TEXTAUSZUG »
========

Der Nationale Gesundheitsdienst rechnet damit, dass der Prozentsatz der Portugiesen mit einem Hausarzt bis 2028 bei 85% stagniert, trotz der Bemühungen um eine Stärkung der Fachkräfte im öffentlichen Gesundheitssystem. Diese Prognose steht im Zusammenhang mit den Regierungsplänen für den Sektor.
Die Regierung hat als Ziel die Erhöhung der Anzahl der durchgeführten Operationen festgelegt, von etwa 799.000 Eingriffen, die für 2026 prognostiziert werden, auf fast 832.000 im Jahr 2028. Dieses Wachstum stellt eine signifikante Steigerung der chirurgischen Kapazität des SNS dar.
In Bezug auf die Krankenhausnotaufnahmen ist das Ziel, die Behandlungen von 4,5 Millionen auf 4,2 Millionen im gleichen Zeitraum von zwei Jahren zu reduzieren. Diese Verringerung zielt darauf ab, die Notfallstationen zu entlasten und andere Versorgungskanäle zu bevorzugen.
Die Ziele wurden vom Gesundheitsministerium als Teil der Verbesserungsstrategie des SNS vorgestellt, obwohl die Stagnation beim Zugang zu Hausärzten nach wie vor eine bedeutende Herausforderung für das portugiesische Gesundheitssystem darstellt.

========

AUFGABE » Gib den Textauszug von „Der Nationale Gesundheitsdienst“ bis „Versorgungskanäle zu bevorzugen.“ wieder und tausche dabei „Portugiesen“ gegen „Einwohner“. Die Einträge sind eigenständiges Material und gehören nicht zum Textauszug.

========

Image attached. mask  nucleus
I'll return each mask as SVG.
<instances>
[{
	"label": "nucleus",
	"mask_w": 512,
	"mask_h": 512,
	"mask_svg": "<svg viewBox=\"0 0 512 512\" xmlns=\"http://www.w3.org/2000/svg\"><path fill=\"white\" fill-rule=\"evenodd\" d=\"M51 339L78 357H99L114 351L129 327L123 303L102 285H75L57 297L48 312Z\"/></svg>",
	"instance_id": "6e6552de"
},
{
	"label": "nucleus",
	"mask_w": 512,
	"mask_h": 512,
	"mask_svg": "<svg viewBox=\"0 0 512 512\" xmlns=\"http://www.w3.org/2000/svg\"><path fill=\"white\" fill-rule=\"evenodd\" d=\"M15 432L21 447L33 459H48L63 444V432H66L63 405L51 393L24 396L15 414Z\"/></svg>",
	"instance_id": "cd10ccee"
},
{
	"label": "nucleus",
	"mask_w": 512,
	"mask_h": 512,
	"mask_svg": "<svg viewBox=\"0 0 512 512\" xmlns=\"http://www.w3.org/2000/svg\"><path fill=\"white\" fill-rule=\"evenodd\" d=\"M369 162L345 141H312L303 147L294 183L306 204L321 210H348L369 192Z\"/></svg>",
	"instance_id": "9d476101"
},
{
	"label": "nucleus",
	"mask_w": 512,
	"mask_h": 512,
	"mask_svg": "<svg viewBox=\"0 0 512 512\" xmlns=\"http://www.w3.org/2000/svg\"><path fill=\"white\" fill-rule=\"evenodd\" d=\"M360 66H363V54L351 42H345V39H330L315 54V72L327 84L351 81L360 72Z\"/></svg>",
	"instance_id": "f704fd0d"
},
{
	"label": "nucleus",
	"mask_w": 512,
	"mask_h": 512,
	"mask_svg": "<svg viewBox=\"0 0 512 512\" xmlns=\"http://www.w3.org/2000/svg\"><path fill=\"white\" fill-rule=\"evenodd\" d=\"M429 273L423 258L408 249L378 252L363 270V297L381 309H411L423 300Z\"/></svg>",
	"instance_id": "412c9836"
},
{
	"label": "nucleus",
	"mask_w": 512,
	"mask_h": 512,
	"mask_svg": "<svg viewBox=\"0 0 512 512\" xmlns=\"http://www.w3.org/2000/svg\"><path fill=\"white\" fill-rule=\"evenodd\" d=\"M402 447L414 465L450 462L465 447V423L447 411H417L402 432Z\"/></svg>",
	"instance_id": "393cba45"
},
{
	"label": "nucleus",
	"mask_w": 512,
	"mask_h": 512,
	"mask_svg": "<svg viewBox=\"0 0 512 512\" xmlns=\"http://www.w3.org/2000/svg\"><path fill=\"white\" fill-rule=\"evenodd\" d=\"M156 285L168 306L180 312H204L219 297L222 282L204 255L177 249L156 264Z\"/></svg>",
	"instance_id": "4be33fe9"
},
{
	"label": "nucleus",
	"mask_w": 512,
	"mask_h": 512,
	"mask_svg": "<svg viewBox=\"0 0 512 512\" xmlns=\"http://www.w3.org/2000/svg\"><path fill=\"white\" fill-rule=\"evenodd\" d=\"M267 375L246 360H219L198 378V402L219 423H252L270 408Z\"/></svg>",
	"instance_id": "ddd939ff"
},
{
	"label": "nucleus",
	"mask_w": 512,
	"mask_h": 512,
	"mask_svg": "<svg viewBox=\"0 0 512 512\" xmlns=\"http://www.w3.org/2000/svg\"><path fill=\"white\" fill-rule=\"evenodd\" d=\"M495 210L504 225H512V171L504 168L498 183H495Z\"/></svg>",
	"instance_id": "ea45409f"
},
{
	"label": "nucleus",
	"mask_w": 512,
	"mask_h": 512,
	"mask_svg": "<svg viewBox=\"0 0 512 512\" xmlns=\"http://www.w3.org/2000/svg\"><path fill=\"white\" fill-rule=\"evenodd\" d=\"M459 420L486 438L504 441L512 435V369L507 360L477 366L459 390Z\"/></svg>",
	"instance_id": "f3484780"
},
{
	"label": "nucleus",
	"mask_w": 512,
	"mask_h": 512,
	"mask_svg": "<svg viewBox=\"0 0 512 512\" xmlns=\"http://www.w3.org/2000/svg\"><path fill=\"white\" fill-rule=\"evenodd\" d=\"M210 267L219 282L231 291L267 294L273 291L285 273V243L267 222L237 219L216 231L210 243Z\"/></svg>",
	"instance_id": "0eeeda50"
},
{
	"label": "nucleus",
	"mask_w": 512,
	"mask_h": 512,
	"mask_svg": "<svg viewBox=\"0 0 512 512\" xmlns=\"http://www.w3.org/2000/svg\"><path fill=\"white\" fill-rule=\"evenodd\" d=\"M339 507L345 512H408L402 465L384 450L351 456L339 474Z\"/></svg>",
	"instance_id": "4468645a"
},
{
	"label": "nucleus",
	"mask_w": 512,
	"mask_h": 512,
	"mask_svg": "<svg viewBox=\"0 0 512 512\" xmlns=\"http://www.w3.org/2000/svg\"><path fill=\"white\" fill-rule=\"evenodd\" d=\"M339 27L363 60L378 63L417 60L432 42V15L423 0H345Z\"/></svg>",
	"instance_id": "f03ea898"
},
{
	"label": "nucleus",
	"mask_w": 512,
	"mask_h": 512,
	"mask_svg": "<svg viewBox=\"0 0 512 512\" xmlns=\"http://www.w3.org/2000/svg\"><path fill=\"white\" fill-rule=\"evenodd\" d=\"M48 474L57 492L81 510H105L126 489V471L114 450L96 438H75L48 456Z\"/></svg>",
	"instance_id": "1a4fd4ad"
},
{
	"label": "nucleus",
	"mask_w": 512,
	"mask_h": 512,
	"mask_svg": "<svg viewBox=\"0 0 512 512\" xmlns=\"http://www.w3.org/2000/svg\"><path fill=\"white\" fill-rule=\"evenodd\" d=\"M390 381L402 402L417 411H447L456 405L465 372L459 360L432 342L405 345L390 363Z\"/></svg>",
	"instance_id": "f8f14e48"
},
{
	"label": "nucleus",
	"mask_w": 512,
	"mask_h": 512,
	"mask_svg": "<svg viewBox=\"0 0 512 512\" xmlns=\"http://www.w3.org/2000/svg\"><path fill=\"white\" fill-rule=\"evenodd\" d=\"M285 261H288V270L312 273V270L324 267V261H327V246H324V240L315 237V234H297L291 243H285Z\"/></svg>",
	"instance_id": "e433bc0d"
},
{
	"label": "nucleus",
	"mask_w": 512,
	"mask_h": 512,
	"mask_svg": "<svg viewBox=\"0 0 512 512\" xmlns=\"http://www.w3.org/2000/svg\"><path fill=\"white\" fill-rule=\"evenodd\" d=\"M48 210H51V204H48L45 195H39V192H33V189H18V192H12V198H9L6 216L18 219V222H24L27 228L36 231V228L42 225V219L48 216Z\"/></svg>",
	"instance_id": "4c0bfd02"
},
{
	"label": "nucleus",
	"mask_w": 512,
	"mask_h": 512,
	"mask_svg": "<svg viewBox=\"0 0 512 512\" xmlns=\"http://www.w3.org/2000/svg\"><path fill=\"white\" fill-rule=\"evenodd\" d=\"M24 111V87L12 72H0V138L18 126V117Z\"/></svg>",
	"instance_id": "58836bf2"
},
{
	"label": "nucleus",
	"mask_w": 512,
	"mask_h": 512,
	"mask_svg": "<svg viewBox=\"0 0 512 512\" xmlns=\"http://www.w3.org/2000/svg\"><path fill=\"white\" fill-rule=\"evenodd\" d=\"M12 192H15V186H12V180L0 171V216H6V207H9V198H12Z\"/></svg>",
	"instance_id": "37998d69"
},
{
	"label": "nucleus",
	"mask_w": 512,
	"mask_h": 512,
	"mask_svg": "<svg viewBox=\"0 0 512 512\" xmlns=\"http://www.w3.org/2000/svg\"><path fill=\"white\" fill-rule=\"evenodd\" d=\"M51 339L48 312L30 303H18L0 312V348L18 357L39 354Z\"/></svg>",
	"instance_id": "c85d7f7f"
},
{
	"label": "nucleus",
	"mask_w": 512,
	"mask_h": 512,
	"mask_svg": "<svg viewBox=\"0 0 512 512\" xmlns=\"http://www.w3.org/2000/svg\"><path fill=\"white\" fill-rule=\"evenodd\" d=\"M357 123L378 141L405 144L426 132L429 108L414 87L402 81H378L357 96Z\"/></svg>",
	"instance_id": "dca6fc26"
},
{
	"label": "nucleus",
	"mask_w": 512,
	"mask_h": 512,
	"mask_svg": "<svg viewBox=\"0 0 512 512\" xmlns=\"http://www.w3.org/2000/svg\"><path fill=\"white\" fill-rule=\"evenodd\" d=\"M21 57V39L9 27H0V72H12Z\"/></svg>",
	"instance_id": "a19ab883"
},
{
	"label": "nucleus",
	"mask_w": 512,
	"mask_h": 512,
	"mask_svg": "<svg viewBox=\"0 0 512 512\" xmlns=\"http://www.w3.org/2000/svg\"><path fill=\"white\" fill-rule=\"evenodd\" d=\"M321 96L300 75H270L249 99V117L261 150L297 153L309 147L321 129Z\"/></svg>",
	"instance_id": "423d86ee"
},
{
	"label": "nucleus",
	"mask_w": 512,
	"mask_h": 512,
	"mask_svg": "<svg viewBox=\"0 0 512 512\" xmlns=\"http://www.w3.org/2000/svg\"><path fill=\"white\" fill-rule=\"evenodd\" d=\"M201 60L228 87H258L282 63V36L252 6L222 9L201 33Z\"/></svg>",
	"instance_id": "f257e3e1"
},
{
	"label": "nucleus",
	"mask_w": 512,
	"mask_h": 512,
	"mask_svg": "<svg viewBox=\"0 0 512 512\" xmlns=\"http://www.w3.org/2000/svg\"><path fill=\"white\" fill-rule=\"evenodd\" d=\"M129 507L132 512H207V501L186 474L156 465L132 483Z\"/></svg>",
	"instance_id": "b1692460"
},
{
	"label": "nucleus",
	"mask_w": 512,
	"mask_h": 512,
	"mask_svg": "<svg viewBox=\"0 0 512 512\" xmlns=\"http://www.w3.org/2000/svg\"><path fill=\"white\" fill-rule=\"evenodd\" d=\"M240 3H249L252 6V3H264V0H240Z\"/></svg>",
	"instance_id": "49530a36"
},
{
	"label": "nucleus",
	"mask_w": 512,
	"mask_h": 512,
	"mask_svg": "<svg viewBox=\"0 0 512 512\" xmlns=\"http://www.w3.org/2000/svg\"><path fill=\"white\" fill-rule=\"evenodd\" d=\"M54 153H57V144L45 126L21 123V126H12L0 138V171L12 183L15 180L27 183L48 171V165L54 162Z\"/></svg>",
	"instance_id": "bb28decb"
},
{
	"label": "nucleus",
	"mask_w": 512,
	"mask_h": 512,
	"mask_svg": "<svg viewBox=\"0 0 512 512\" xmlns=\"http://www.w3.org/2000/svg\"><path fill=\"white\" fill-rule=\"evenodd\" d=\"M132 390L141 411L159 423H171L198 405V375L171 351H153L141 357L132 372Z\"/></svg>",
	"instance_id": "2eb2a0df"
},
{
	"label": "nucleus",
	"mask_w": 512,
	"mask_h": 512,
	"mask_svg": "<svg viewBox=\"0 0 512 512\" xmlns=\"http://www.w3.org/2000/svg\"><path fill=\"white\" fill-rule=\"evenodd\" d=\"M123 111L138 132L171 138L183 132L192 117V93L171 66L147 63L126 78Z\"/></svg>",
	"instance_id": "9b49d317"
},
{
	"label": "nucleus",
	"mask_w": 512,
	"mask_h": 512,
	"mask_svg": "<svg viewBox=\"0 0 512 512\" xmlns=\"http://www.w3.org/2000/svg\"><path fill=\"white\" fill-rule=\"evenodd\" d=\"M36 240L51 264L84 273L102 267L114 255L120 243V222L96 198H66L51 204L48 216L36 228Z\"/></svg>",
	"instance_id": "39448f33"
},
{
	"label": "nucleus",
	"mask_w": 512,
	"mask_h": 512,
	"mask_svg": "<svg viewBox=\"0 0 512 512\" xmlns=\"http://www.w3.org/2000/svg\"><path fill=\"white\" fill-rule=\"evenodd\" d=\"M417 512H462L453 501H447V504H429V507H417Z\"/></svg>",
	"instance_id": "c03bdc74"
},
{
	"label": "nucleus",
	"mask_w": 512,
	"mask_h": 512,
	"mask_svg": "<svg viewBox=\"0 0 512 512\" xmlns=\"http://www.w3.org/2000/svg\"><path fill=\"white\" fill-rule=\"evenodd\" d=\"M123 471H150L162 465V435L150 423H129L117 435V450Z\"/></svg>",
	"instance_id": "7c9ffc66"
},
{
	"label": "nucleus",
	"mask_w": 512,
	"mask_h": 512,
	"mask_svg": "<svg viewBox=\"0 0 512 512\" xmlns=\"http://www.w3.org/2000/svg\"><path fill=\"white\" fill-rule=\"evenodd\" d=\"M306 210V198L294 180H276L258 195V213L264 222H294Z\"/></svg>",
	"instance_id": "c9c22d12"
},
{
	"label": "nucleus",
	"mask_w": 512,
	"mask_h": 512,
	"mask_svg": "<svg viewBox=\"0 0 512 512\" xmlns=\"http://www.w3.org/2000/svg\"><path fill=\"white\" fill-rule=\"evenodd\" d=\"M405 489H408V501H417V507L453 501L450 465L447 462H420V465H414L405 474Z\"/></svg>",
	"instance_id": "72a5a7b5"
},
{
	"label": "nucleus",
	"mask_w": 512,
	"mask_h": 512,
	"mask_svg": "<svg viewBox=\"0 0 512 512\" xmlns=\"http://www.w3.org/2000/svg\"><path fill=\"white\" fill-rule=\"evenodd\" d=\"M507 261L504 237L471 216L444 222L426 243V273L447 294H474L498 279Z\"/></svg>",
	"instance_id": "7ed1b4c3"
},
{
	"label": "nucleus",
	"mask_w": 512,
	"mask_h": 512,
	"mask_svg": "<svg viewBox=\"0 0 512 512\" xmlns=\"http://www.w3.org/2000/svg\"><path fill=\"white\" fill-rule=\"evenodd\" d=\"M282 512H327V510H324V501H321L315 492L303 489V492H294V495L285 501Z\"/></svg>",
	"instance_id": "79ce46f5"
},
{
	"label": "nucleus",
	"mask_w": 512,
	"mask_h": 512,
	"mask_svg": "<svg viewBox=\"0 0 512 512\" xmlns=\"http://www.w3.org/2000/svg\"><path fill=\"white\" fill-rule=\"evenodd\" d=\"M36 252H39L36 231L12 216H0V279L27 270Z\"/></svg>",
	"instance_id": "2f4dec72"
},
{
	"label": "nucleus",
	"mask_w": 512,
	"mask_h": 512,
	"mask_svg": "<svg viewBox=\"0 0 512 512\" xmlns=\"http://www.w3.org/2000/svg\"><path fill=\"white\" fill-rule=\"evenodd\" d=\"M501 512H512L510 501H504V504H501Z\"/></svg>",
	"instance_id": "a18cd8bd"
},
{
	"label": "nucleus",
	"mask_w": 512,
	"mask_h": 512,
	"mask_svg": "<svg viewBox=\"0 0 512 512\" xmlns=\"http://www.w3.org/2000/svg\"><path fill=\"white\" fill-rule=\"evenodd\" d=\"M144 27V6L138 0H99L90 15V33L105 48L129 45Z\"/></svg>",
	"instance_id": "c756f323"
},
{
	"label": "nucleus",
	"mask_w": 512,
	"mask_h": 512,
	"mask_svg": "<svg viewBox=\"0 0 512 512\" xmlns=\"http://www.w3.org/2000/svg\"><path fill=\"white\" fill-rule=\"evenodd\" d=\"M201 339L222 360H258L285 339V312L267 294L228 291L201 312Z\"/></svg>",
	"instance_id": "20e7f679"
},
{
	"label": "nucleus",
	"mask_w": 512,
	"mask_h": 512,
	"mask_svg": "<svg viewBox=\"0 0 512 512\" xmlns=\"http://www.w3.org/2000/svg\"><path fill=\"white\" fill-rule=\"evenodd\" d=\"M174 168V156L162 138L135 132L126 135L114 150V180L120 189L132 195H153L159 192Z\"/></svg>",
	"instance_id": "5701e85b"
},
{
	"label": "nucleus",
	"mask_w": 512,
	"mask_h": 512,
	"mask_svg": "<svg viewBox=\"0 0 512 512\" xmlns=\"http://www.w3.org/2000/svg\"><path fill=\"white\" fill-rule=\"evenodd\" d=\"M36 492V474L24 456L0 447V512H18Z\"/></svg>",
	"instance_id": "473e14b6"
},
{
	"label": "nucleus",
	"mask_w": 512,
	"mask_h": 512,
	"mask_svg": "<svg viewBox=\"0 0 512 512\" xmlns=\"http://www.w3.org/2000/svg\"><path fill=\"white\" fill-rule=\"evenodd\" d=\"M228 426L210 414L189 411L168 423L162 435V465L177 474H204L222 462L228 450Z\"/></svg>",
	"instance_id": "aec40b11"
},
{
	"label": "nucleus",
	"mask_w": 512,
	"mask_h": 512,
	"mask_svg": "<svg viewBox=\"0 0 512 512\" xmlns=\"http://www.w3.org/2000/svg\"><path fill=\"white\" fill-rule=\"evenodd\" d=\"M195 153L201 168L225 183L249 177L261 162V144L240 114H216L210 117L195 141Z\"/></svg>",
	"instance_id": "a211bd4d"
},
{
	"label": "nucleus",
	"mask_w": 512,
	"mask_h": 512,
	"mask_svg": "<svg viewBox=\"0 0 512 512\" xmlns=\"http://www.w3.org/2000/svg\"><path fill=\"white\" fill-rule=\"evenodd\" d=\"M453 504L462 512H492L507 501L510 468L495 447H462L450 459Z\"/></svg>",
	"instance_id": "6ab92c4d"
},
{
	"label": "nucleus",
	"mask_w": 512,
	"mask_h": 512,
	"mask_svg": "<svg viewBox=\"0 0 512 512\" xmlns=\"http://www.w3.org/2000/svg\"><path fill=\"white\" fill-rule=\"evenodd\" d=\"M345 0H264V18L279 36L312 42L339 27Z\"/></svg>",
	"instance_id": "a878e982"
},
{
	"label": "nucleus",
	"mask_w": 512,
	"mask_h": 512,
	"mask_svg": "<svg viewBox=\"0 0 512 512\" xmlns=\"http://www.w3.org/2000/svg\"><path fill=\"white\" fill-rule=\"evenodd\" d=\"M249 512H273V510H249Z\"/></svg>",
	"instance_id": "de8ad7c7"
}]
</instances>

========

ANTWORT »
Der Nationale Gesundheitsdienst rechnet damit, dass der Prozentsatz der Einwohner mit einem Hausarzt bis 2028 bei 85% stagniert, trotz der Bemühungen um eine Stärkung der Fachkräfte im öffentlichen Gesundheitssystem. Diese Prognose steht im Zusammenhang mit den Regierungsplänen für den Sektor.
Die Regierung hat als Ziel die Erhöhung der Anzahl der durchgeführten Operationen festgelegt, von etwa 799.000 Eingriffen, die für 2026 prognostiziert werden, auf fast 832.000 im Jahr 2028. Dieses Wachstum stellt eine signifikante Steigerung der chirurgischen Kapazität des SNS dar.
In Bezug auf die Krankenhausnotaufnahmen ist das Ziel, die Behandlungen von 4,5 Millionen auf 4,2 Millionen im gleichen Zeitraum von zwei Jahren zu reduzieren. Diese Verringerung zielt darauf ab, die Notfallstationen zu entlasten und andere Versorgungskanäle zu bevorzugen.